König Inke R, Auerbach Jonathan, Gola Damian, Held Elizabeth, Holzinger Emily R, Legault Marc-André, Sun Rui, Tintle Nathan, Yang Hsin-Chou
Institut für Medizinische Biometrie und Statistik, Universität zu Lübeck, Universitätsklinikum Schleswig-Holstein, Campus Lübeck, Lübeck, Germany.
Department of Statistics, Columbia University, New York, NY, 10027, USA.
BMC Genet. 2016 Feb 3;17 Suppl 2(Suppl 2):1. doi: 10.1186/s12863-015-0315-8.

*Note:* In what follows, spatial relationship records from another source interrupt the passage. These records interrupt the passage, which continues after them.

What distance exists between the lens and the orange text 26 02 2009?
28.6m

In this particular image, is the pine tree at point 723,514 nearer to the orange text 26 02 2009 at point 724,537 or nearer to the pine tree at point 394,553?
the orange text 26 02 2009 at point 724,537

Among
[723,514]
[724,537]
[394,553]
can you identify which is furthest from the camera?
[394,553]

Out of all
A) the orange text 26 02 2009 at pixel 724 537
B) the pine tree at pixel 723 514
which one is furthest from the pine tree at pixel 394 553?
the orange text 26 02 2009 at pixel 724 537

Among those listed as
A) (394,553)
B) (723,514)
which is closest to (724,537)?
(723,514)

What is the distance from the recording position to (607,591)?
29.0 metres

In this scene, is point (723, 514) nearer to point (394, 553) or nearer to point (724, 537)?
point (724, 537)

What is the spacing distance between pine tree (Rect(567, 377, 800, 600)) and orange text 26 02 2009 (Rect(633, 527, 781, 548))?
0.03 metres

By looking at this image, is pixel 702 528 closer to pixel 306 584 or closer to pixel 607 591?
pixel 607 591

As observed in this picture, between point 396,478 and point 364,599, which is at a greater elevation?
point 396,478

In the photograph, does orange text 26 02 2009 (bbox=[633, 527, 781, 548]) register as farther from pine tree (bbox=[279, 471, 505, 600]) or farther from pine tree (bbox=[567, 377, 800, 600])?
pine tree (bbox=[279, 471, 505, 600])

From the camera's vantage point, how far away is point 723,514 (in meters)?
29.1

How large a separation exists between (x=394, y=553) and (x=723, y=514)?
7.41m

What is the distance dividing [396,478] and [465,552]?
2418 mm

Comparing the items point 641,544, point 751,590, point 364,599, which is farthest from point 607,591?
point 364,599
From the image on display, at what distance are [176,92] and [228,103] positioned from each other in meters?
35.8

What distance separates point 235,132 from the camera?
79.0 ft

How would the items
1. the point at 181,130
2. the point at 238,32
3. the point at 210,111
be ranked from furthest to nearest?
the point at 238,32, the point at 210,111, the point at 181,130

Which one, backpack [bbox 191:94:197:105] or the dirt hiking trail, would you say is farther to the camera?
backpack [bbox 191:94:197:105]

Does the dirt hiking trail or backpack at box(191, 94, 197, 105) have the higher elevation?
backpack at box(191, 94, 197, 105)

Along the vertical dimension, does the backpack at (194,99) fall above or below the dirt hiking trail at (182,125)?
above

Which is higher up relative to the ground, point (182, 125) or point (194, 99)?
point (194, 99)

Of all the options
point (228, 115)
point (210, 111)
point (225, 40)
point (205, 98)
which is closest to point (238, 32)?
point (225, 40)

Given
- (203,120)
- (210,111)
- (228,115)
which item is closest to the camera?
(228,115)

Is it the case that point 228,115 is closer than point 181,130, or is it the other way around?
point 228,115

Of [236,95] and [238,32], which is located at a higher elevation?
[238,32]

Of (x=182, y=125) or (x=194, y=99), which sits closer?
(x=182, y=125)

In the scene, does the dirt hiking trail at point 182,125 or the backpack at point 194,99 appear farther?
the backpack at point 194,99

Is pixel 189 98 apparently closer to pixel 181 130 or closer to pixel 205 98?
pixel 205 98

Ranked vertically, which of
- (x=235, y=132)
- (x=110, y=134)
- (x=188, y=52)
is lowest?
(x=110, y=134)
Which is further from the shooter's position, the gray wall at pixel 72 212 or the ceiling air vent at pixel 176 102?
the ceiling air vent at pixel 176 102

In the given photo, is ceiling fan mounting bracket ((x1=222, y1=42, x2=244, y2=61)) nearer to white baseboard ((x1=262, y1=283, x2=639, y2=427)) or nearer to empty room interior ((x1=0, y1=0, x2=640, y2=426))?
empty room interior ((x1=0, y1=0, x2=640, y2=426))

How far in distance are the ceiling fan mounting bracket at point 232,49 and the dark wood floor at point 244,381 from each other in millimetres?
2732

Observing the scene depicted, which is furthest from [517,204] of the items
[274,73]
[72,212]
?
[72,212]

In the analysis of current genomic data, application of machine learning and data mining techniques has become more attractive given the rising complexity of the projects. As part of the Genetic Analysis Workshop 19, approaches from this domain were explored, mostly motivated from two starting points. First, assuming an underlying structure in the genomic data, data mining might identify this and thus improve downstream association analyses. Second, computational methods for machine learning need to be developed further to efficiently deal with the current wealth of data.In the course of discussing results and experiences from the machine learning and data mining approaches, six common messages were extracted. These depict the current state of these approaches in the application to complex genomic data. Although some challenges remain for future studies, important forward steps were taken in the integration of different data types and the evaluation of the evidence. Mining the data for underlying genetic or phenotypic structure and using this information in subsequent analyses proved to be extremely helpful and is likely to become of even greater use with more complex data sets.
在当前基因组数据分析中,鉴于项目复杂性不断增加,机器学习和数据挖掘技术的应用变得更具吸引力。作为遗传分析研讨会19的一部分,探讨了该领域的方法,主要基于两个出发点。首先,假设基因组数据存在潜在结构,数据挖掘可能会识别出这种结构,从而改进下游关联分析。其次,机器学习的计算方法需要进一步发展,以有效处理当前丰富的数据。在讨论机器学习和数据挖掘方法的结果及经验过程中,提取了六条共同信息。这些信息描述了这些方法在应用于复杂基因组数据时的当前状态。尽管未来研究仍面临一些挑战,但在整合不同数据类型和评估证据方面已迈出重要的前进步伐。挖掘数据以寻找潜在的遗传或表型结构,并在后续分析中使用这些信息,已证明非常有帮助,并且随着数据集变得更加复杂,可能会发挥更大的作用。